If you’re next in line, you will probably enter the intersection and turn.

Our Waymo didn’t do that. It stopped and waited for another light cycle.

A driverless Waymo car stops instead of turning on the yellow arrow at the intersection of Guerrero and Duboce streets. | Jeremy Chen/The Standard | Source: Jeremy Chen/The Standard

Similarly, in situations where a human driver would use a driveway to turn around or make a U-turn, the autonomous vehicle will usually route the trip to avoid that maneuver. Sometimes, that means simply driving around the block. This can add time to your trip.

It also means the car won’t always choose the optimal route recommended by Google Maps, another factor that can add minutes to the trip.

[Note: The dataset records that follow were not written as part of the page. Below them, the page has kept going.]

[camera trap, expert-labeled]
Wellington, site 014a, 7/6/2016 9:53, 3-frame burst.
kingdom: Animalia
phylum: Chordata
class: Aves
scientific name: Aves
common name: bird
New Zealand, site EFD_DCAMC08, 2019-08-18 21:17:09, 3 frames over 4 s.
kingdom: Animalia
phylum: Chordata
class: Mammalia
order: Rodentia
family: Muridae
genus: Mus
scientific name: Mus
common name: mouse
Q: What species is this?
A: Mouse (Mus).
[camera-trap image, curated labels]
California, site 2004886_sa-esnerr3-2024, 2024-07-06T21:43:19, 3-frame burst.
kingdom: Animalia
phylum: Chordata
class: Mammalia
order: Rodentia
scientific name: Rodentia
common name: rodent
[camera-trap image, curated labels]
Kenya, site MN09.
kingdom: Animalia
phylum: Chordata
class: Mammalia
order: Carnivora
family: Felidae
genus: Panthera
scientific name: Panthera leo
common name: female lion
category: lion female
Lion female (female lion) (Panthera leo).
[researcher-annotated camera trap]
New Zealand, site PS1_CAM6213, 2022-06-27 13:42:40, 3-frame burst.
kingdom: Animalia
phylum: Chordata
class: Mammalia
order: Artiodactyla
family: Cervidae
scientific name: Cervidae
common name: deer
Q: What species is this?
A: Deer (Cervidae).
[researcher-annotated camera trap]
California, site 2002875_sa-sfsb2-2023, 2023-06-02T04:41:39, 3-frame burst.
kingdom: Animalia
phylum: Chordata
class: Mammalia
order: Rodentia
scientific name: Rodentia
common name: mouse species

Surprising Maneuverability

Despite all its robotic rule-following, you shouldn’t doubt an autonomous vehicle’s ability to navigate unusual road conditions.

When our Waymo came upon a moving truck double-parked and facing the wrong direction, I thought it would get confused, put on its emergency lights and stall on the road. Instead, the Waymo simply went around the van, briefly sliding into the opposite lane, which was empty.

A self-driving Waymo robotaxi navigates its way around a double-parked moving van that is facing the wrong way. | Matthew Kupfer/The Standard

Enjoy the Pedestrian Reactions

Some people love 'em. Some people hate 'em. And some people pop traffic cones on the hood to disable 'em

Either way, the pedestrian reactions to autonomous vehicles are part of the fun of riding one.

After buying a jar of cured herring (delicious with fried potatoes and a shot of vodka) and a bag of Ukrainian candy at Europa Express, we called another Waymo. As we pulled out of La Playa Street, an older Eastern European immigrant watched the car with a look of awe. 

At another point in the journey, a group of tourists eyed the car with interest. A woman pointed out the driverless Waymo to a toddler.

A man gestures toward a driverless Waymo car outside Openhouse SF, an LGBTQ+ senior living center on Laguna Street. He also threw his cigarette butt in the direction of the car. | Jeremy Chen/The Standard | Source: Jeremy Chen/The Standard

Not everyone was excited. Outside the Openhouse SF community for LGBTQ+ seniors, one man gestured angrily at our Waymo and eventually hurled a cigarette butt in its direction.

But even that couldn’t spoil the odd fun of watching that steering wheel turn on its own accord as the streets of San Francisco rolled by.